Erstmals urkundlich erwähnt wurde Hersel im Jahre 1136. Aus der Urkunde geht hervor, dass der Kölner Erzbischof Bruno II (1131-1137) frommen Stiftern erlaubte in Hersel ein Oratorium zu Ehren der Heiligen Cassius und Florentius zu errichten. Das Grundstück gehörte dem Cassiusstift in Bonn. Augustiner-Chorherren der Abtei Klosterrath vom Niederrhein verbanden hiermit eine  Niederlassung (Kloster) und übernahmen die Seelsorge. An der Stelle des früheren Oratoriums wurde später die Pfarrkirche St. Aegidius erbaut. Der Propst des Cassius-Stiftes ernannte nach Absprache mit dem Abt der Abtei Klosterrath den jeweiligen Priester. Bis zur Säkularisation (1802) konnte die Pfarrstelle durch einen Chorherren besetzt werden.

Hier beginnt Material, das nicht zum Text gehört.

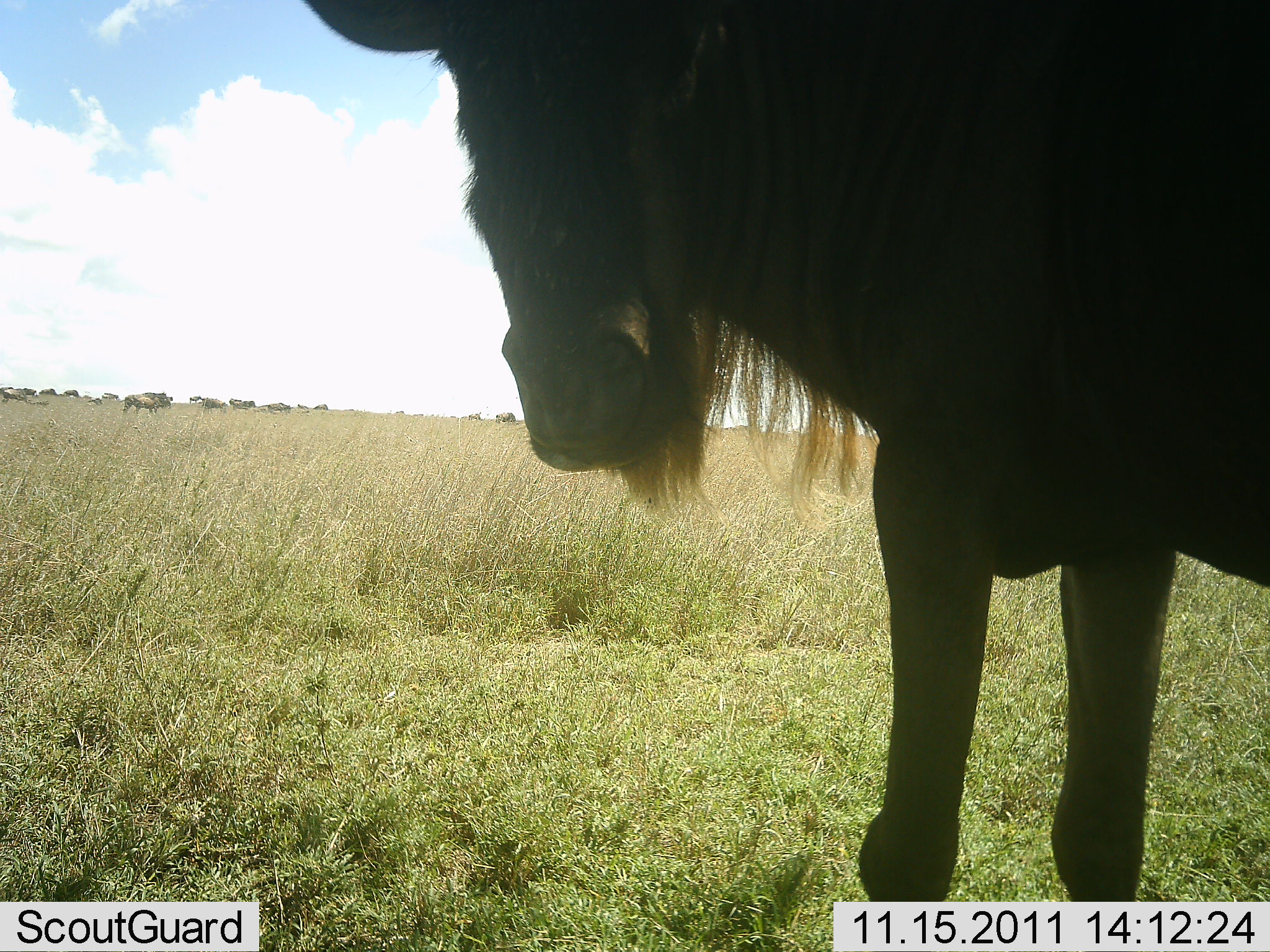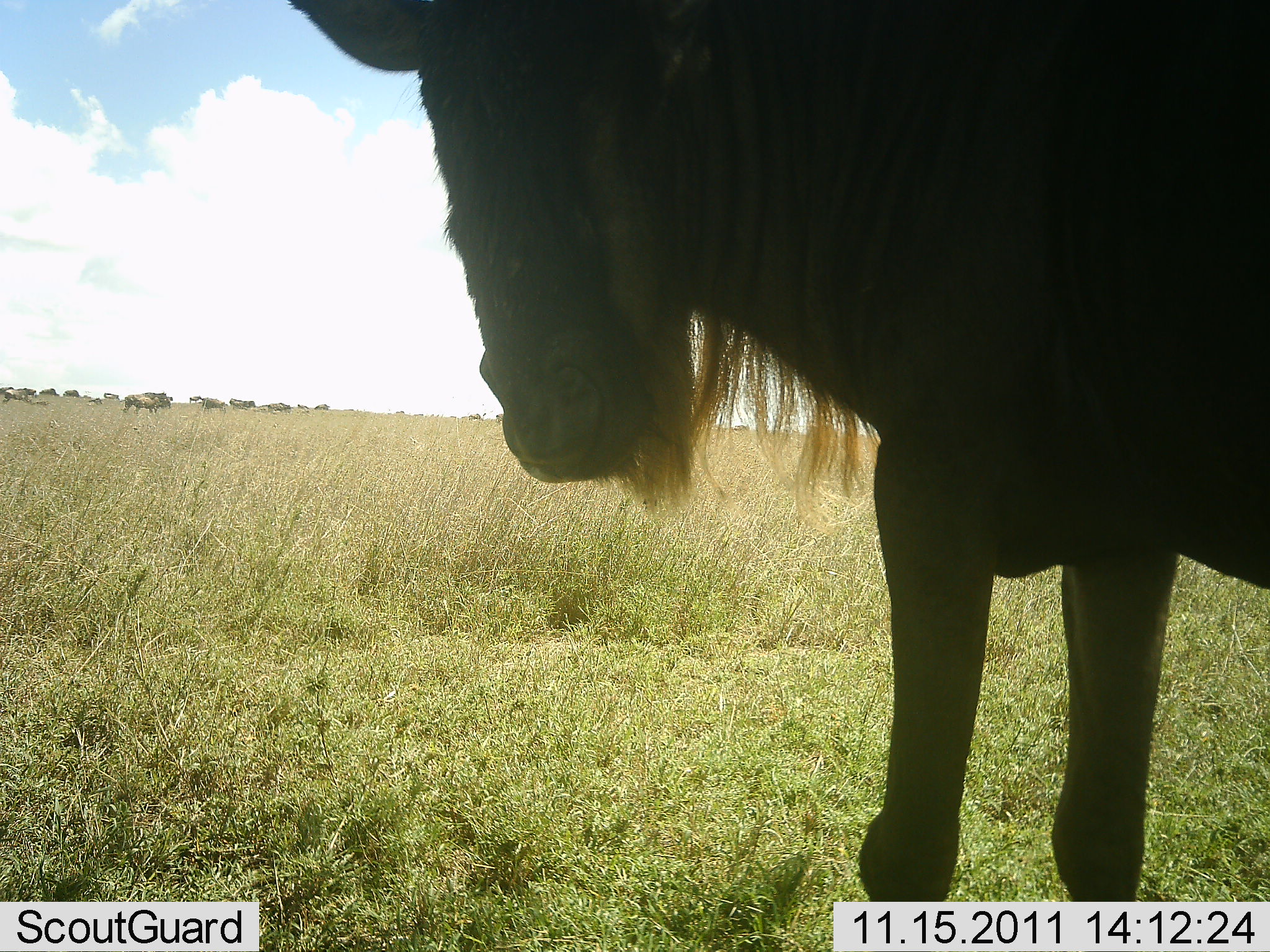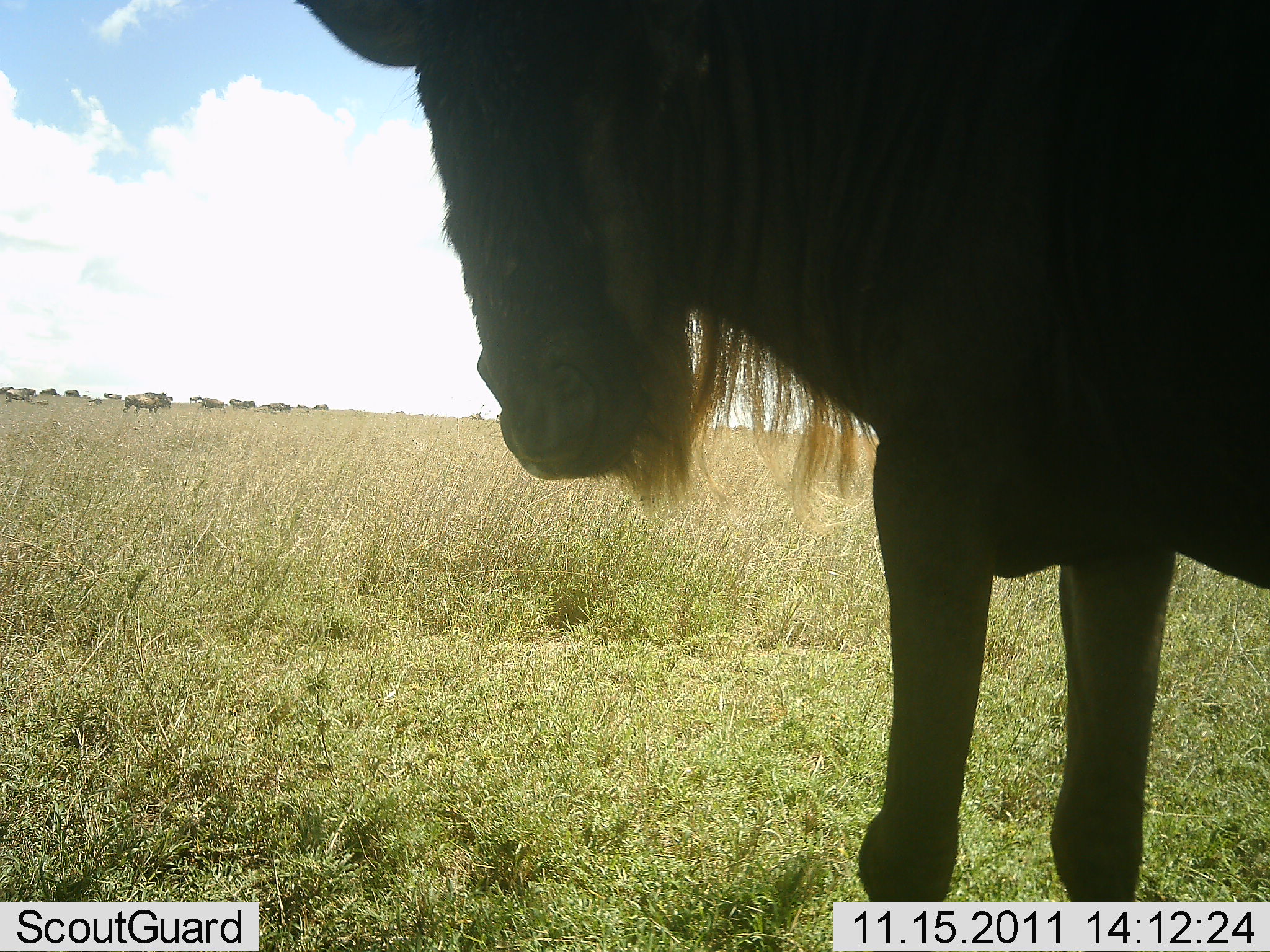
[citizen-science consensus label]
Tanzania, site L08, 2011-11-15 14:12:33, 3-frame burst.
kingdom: Animalia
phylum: Chordata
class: Mammalia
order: Artiodactyla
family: Bovidae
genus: Connochaetes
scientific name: Connochaetes taurinus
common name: blue wildebeest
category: wildebeest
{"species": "wildebeest (blue wildebeest) (Connochaetes taurinus)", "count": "11-50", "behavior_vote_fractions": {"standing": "100%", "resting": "0%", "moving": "0%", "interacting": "0%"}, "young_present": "0%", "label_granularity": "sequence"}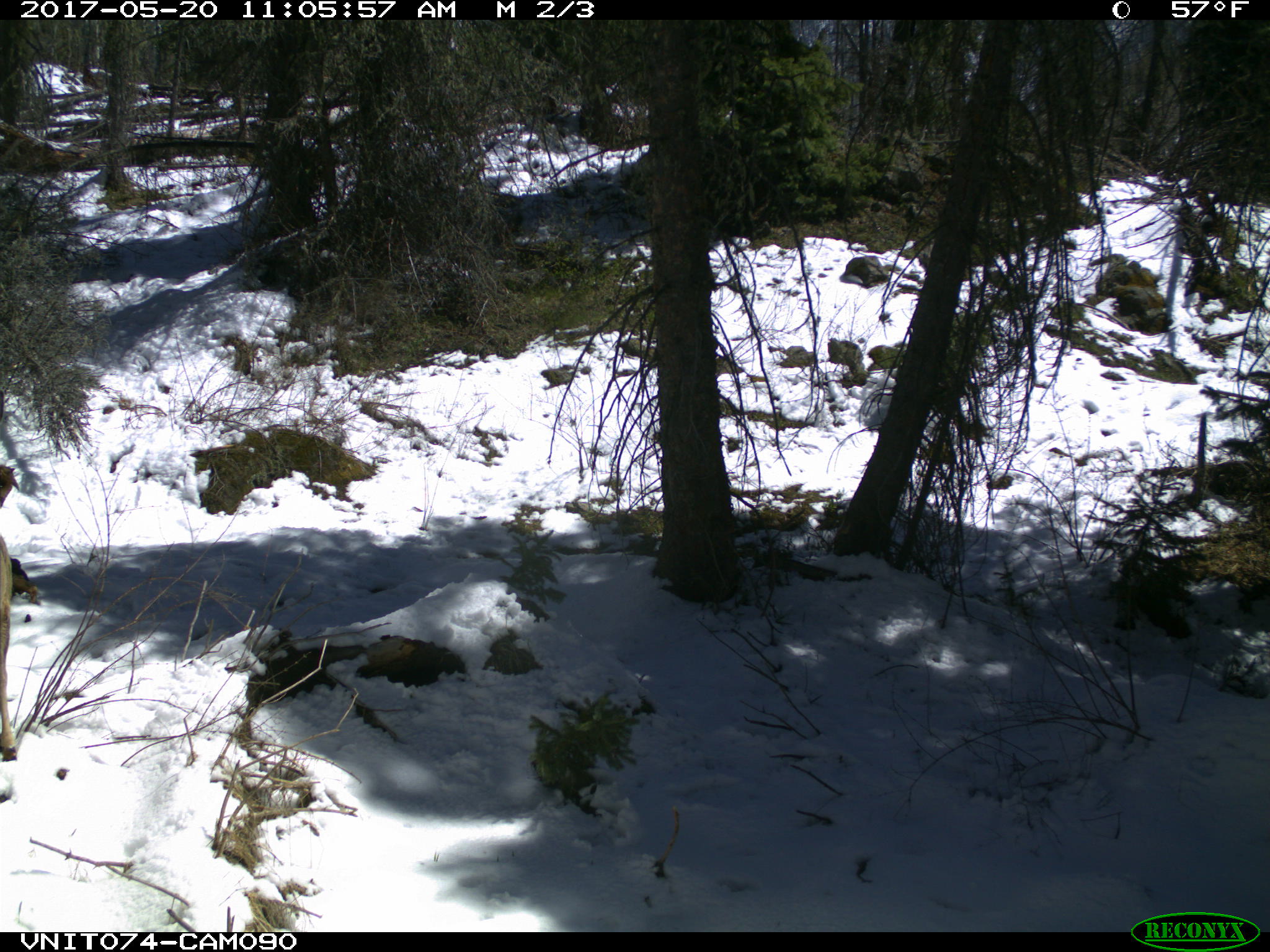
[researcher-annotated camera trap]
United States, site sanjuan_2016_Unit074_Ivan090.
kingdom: Animalia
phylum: Chordata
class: Mammalia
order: Artiodactyla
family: Cervidae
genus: Odocoileus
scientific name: Odocoileus hemionus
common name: mule deer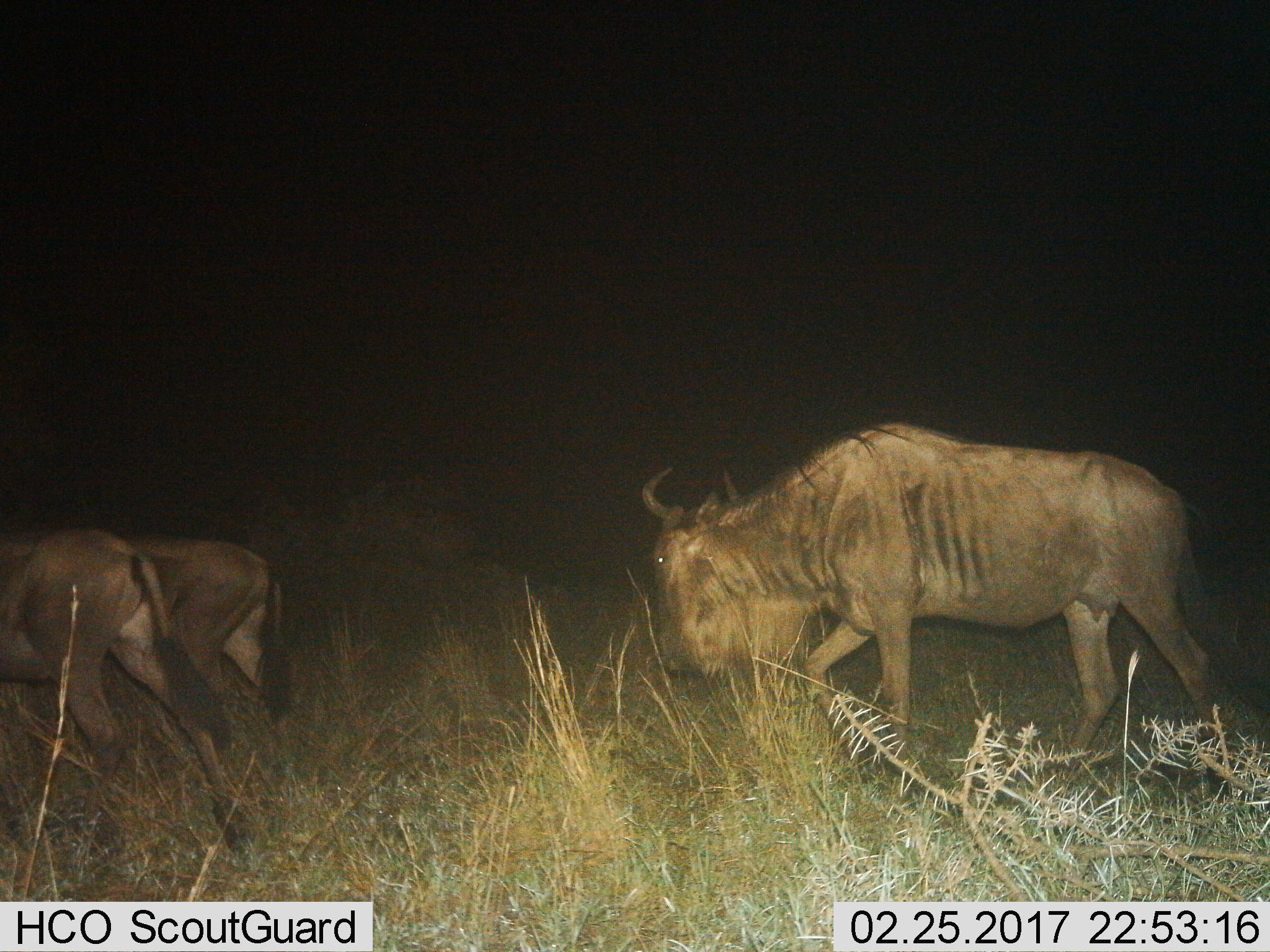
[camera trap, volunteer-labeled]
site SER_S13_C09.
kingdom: Animalia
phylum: Chordata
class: Mammalia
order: Artiodactyla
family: Bovidae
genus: Connochaetes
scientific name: Connochaetes taurinus taurinus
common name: blue wildebeest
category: wildebeestblue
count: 3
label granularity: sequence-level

Da die Kirche nach den Reformationskriegen in einem schlechten Zustand war, wurde ein Neubau dringend notwendig. Im Jahre 1744 fand sich schließlich der Kölner Erzbischof Kurfürst Clemens August von Bayern bereit, den Neubau einer Kirche in Hersel zu unterstützen.  Aber nicht nur Erzbischof Clemens August, sondern auch sämtliche Bonner Stiftsherren wurden vom Kölner Generalvikar aufgefordert, ihren Beitrag zum Kirchenbau zu leisten. Im Jahre 1747 feierte man dann die Fertigstellung. Bei den Bauarbeiten wurden Mauerreste eines weitläufigen Klosters der Augustiner-Chorherren gefunden. Auf dem ehemaligen Friedhof, der unmittelbar an den heutigen Aegidiussaal der Ursulinenschule grenzt, stößt man bei Grabungen immer wieder auf Gebäudereste.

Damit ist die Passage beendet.